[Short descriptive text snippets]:
+---+

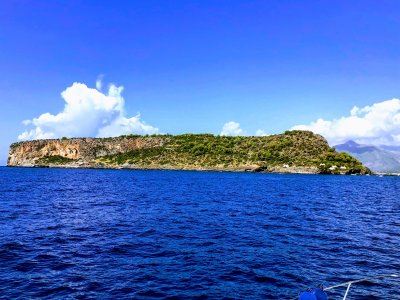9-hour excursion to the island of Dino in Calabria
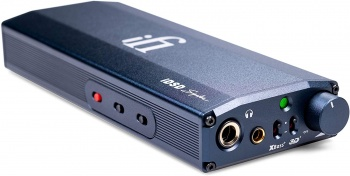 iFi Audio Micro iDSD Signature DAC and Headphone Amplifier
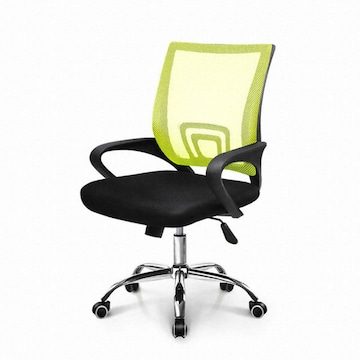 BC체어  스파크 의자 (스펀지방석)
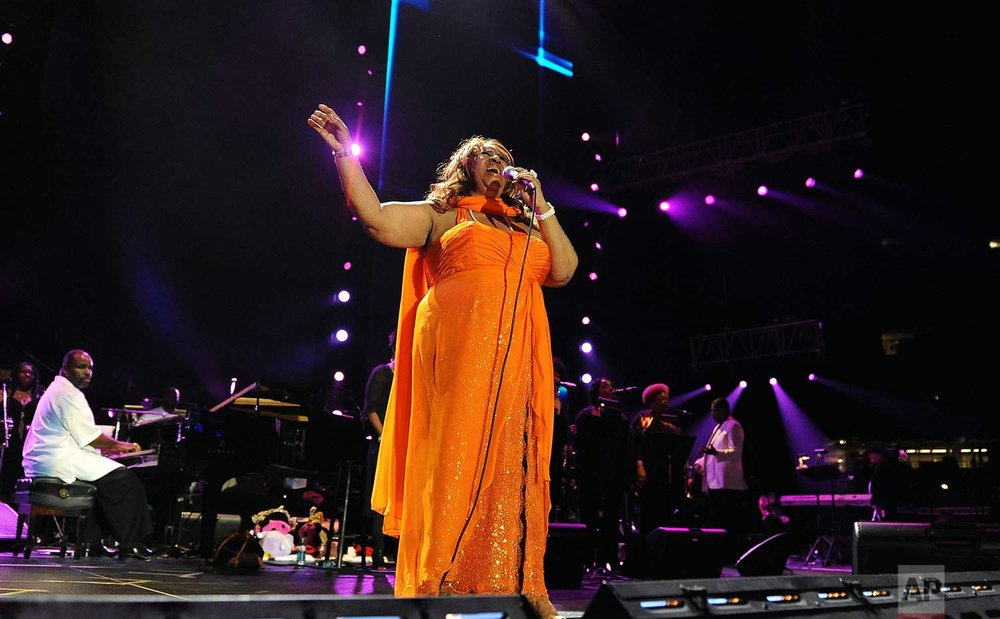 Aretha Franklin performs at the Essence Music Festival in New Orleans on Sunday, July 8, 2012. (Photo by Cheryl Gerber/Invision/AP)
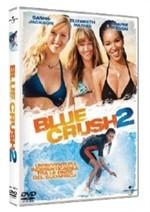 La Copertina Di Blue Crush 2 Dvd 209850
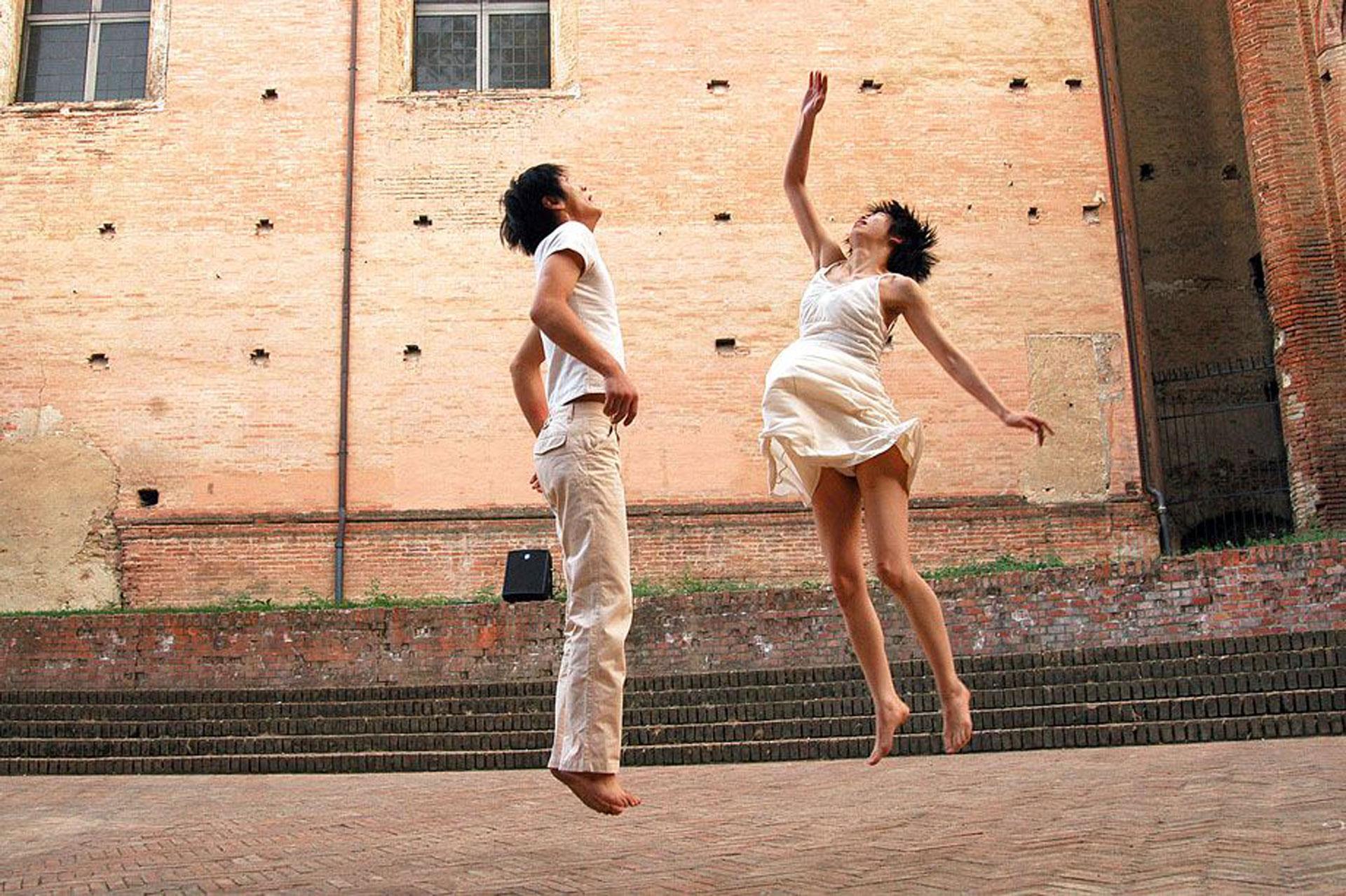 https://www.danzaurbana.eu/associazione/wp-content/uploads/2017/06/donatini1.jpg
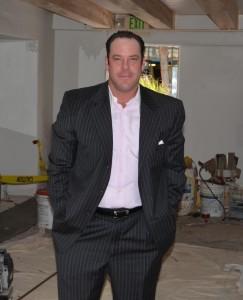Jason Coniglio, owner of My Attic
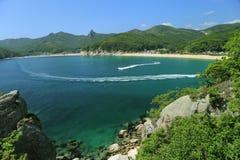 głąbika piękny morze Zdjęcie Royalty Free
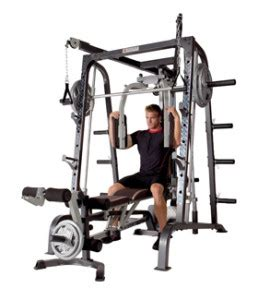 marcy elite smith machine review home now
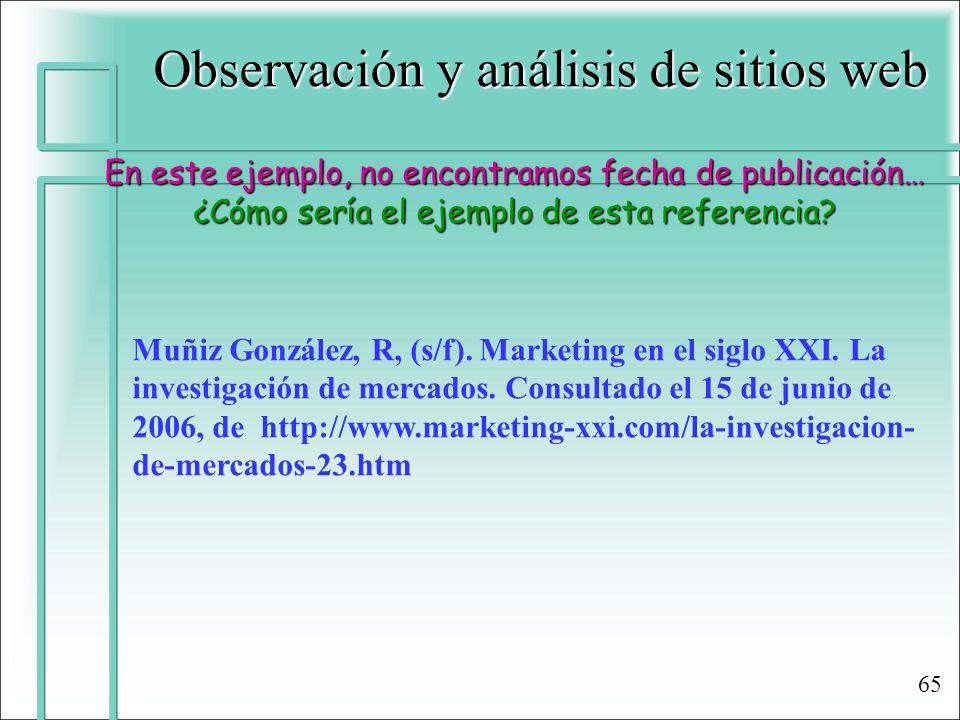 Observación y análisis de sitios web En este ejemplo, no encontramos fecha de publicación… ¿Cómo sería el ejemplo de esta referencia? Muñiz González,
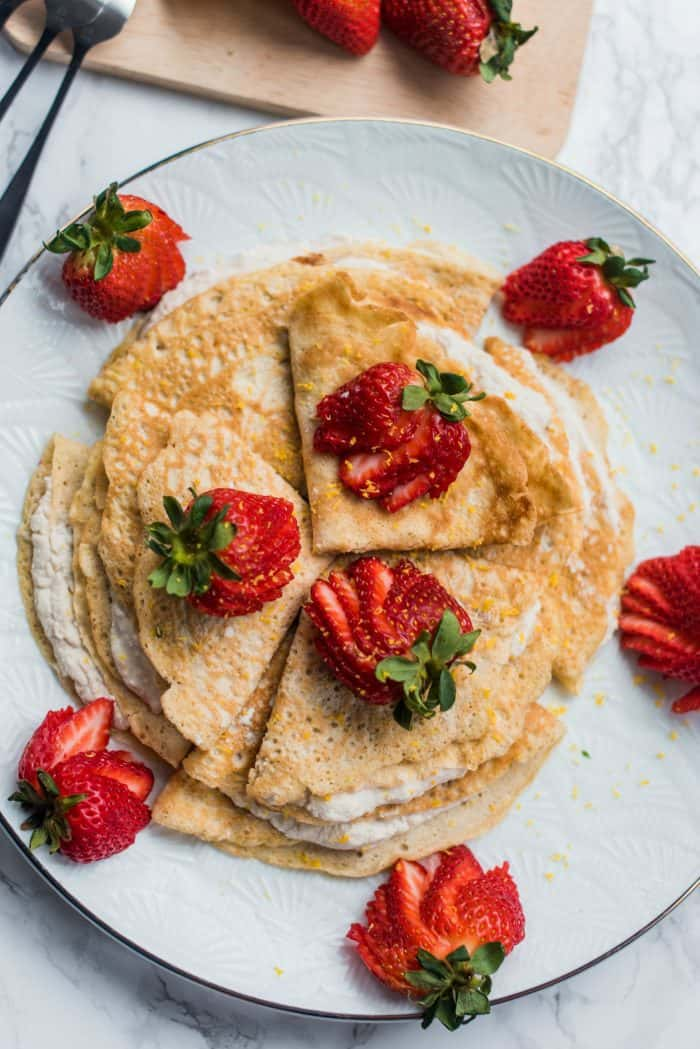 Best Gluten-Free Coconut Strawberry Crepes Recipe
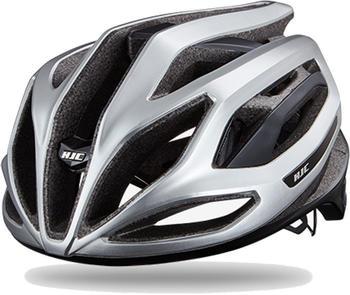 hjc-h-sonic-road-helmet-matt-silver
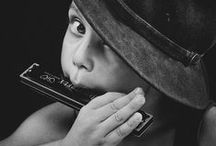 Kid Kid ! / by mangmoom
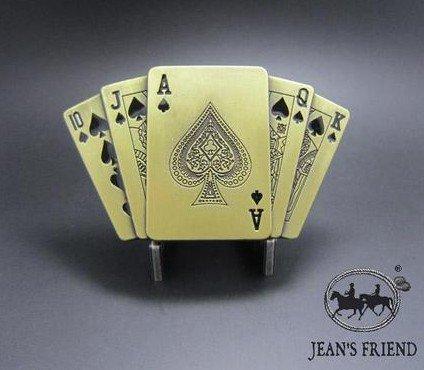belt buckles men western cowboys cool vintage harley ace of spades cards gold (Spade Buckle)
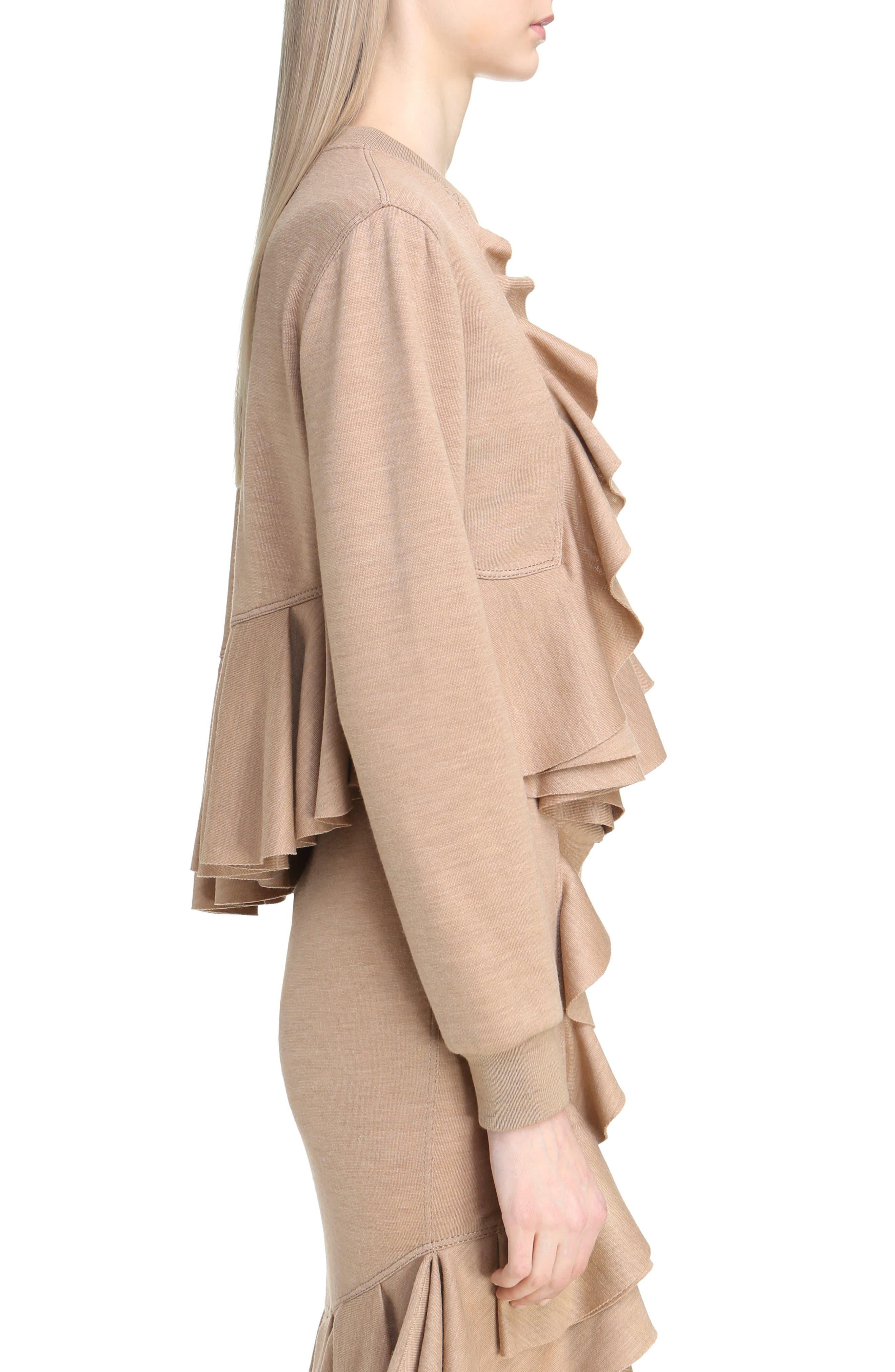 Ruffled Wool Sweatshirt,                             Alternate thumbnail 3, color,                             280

+---+

[Task directions]:
Word-for-word restatement: every line from the one with "głąbika piękny morze Zdjęcie Royalty Free" through the final line of the data, both ends included, pictures excluded.

[Written answer]:
 głąbika piękny morze Zdjęcie Royalty Free
 marcy elite smith machine review home now
 Observación y análisis de sitios web En este ejemplo, no encontramos fecha de publicación… ¿Cómo sería el ejemplo de esta referencia? Muñiz González,
 Best Gluten-Free Coconut Strawberry Crepes Recipe
 hjc-h-sonic-road-helmet-matt-silver
 Kid Kid ! / by mangmoom
belt buckles men western cowboys cool vintage harley ace of spades cards gold (Spade Buckle)
 Ruffled Wool Sweatshirt,                             Alternate thumbnail 3, color,                             280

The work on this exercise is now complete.